In the next chapter of the book, Tatum follows the Kid’s legend in the time of gangsters and depression and war, from 1925 to 1950. In short, the Kid had a massive spike in popularity due to disillusionment with the times and rapidly changing culture.

The shift in perceptions of the Kid originated with an essay published by Harvey Fergusson in 1925 (85). Fergusson analyzed the Kid’s actions in the frontier society, not in an urban setting as previous writers had. He found that the Kid was not really so bad compared to his time, and almost an angel compared to the people of the present. He portrayed him a positive light, reshaping everything about the Kid’s legend in a positive light. The myth had cooled off in people’s memories by this point, but new social factors made him relevant once again. The corruption scandals of Harding’s administration and the obvious failure of Prohibition shook people’s faith in government (88). This new perspective led people to embrace the Kid as someone who lived in a time of corruption and ambiguity of the law rather than the hard criminal of the past. It also helped that Prohibition made many people “outlaws” in their own rights. This made them more sympathetic towards the Kid, as they understood how it felt to be pushed outside the limits of the law but still be within social boundaries. Tatum also suggests that the Kid became popular again because he wasn’t like the current gangsters (91). The criminals of the time were gunning each other down in ambushes and massacres, and they were behaving without honor. Authors and screenwriters of the time took the inklings of virtue that appeared in the earlier part of the century and whipped them up into a portrait of a brave, honorable man (91). They also had the Kid ridding the land of its evil elements, often by motivating his killings with revenge or desire for justice (101). In the end, the Kid became a tragic figure that the people of the time related to.

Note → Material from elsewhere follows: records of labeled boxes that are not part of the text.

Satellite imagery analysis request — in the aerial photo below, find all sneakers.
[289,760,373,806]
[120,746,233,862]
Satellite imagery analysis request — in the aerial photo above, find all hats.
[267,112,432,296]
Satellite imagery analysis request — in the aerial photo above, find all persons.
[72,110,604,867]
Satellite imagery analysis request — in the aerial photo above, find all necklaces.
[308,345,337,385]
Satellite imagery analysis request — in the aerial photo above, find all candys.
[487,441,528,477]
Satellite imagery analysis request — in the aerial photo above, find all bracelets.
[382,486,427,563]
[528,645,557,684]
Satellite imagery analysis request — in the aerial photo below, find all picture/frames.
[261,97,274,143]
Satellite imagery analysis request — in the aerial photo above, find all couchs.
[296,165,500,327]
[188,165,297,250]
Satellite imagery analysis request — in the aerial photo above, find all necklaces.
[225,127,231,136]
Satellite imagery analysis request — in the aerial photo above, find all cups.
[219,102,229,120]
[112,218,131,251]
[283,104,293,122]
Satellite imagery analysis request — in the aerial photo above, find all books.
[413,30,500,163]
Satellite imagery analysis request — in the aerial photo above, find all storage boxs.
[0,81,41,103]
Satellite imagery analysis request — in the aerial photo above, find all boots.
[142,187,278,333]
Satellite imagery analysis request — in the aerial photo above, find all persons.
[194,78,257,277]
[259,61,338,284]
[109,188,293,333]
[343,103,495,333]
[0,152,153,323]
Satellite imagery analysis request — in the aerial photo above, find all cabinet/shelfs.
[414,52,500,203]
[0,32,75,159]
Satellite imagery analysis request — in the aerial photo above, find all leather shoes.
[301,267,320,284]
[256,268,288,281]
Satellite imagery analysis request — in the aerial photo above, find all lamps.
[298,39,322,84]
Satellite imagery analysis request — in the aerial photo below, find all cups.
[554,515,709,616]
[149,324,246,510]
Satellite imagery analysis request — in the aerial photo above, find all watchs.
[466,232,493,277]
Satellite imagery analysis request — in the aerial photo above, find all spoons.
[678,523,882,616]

Billy the Kid also filled some needs in this time period. He was a manifestation of American’s desire to get back to a simpler time (108). People trapped in the loose morals of the roaring twenties or the economic hardships of the thirties looked back on the time of the Kid with a manufactured nostalgia. He also reaffirmed the American dream. He was a rags to riches story, coming from a poor family, but more importantly, he was killed as a result of his crimes: the justice system prevailed. Finally, as I already discussed, he symbolized people’s distrust of the justice system. This time period showed much more sympathy for the Kid than before; he became a tragic hero, forced outside the law and then brought down by fate.

Authors effected all these transformations by picking and choosing elements of the story that fit their needs. Once they had an image of the Kid in mind, they silenced all the conflicting facts until he became what they intended. It would be interesting to read some of the formative texts: Hough’s articles from ~1903 or Barn’s Saga of Billy the Kid. Written strictly for entertainment and monetary purposes, I think these still count as civic texts because of the way they tried to influence the public’s opinion about the Kid, and by extension, everything the Kid represented.

I hope to finish the book for next week and see how Tatum ties everything together.

Stephen, Tatum. Inventing Billy the Kid. Albuquerque: University of New Mexico, 1982. Print.